[Text shown]
I  have a question as I am new to a dobie.  I am also new to the forum as I really dont know much about Dobermans except what I've read on the internet.  I have a 9 week old puppy Doberman her name is Emma.  I received her at 8 weeks old from the spca in my area as she is my foster puppy. We are considering adopting her.  She was one of the 50 dogs they rescued from NC, GA and FL from kill shelters.  She is basically a really good dog. She is a very rough biter and player.  I have a golden retriever which absolutely loves her to death and she loves him back.  Then I have 2 small dogs that she tends to nip at with those sharp puppy teeth. So right now the two of them want nothing to do with her as shes hurting them with the puppy teeth so they go to higher ground which she cant get to.  We keep her in the kitchen and let her out a few times a day to play in the living room.  We need to teach her to be gentle or something as my little guys arent too happy with those puppy teeth.  I also have a cat which shes interested in but we havent gotten too close with her yet that will take some work.

 

When she came to me at 8 weeks old she was very thin now shes a better weight. We think she is a doberman mix.  Shes on the smaller size I've been told.  But she loves her food.  I am guessing maybe she wasnt fed or given water so much. She goes nuts when she sees her food bowl and inhales it very quickly hence why she is eating from a slow feeder bowl which has slowed her down.  When you turn the faucet on she goes nuts thinking the water is for her.  So I give her water a few times to day to try and stop it as she loves water.  Its seems to be deminishing now as if I give her half of her bowl of water she used to drink the whole thing now shes just taking enough to wet her tongue which I think is a really good thing.
[/Text shown]
[Supplied information]
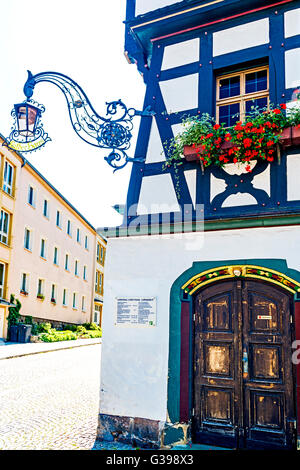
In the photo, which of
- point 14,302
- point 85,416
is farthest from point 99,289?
point 85,416

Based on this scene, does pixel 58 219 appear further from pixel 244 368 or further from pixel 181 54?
pixel 244 368

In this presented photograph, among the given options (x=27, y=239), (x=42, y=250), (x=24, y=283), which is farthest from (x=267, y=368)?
(x=42, y=250)

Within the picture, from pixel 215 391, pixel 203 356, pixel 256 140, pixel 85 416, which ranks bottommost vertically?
pixel 85 416

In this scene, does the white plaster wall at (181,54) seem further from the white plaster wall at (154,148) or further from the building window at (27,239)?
the building window at (27,239)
[/Supplied information]
About this task: Print the passage from the text about the Doberman puppy that begins at the words "When she came" and stops after the words "really good thing.".

Answer space:
When she came to me at 8 weeks old she was very thin now shes a better weight. We think she is a doberman mix.  Shes on the smaller size I've been told.  But she loves her food.  I am guessing maybe she wasnt fed or given water so much. She goes nuts when she sees her food bowl and inhales it very quickly hence why she is eating from a slow feeder bowl which has slowed her down.  When you turn the faucet on she goes nuts thinking the water is for her.  So I give her water a few times to day to try and stop it as she loves water.  Its seems to be deminishing now as if I give her half of her bowl of water she used to drink the whole thing now shes just taking enough to wet her tongue which I think is a really good thing.